J-Link Detective Squad: Dead KORG microKEY-37
08 November 2015
I love the KORG microKEY 37. It's an excellent entry-level MIDI controller that fits unobtrusively on your desk, great for impromptu jamming when you should be focused on something boring like "tax" or "finding a new house before eviction day". The keys feel pretty soft, as they use rubber domes instead of metal springs, but the velocity response is excellent.
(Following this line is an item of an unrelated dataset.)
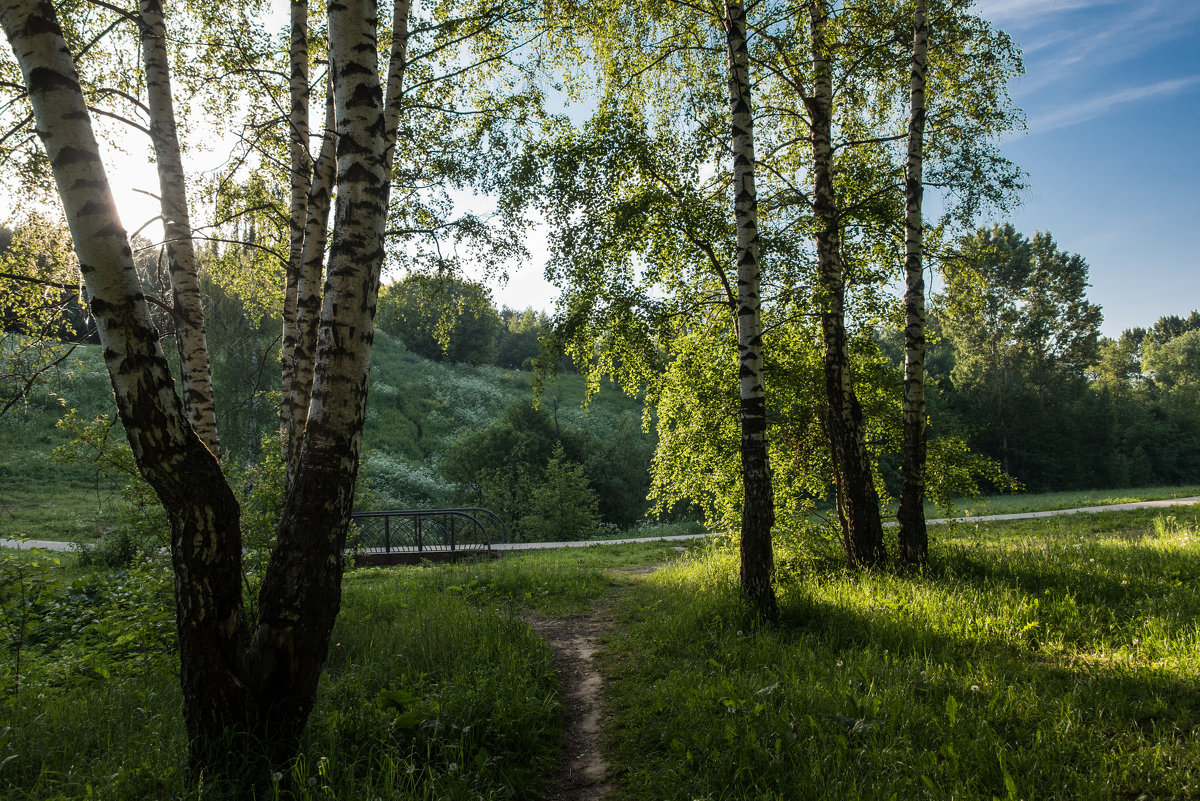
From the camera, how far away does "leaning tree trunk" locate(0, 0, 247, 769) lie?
2.76 m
I highly recommend it, as it's one of those products which basically lives forever and delivers year after year of good service.
I bring this up because back in about February, my KORG microKEY 37 stopped turning on. The unit would no longer connect via USB; each time it would give up at different points during the initial handshake, with dmesg spewing a number of unhappy messages. Here's one attempt at plugging the device in.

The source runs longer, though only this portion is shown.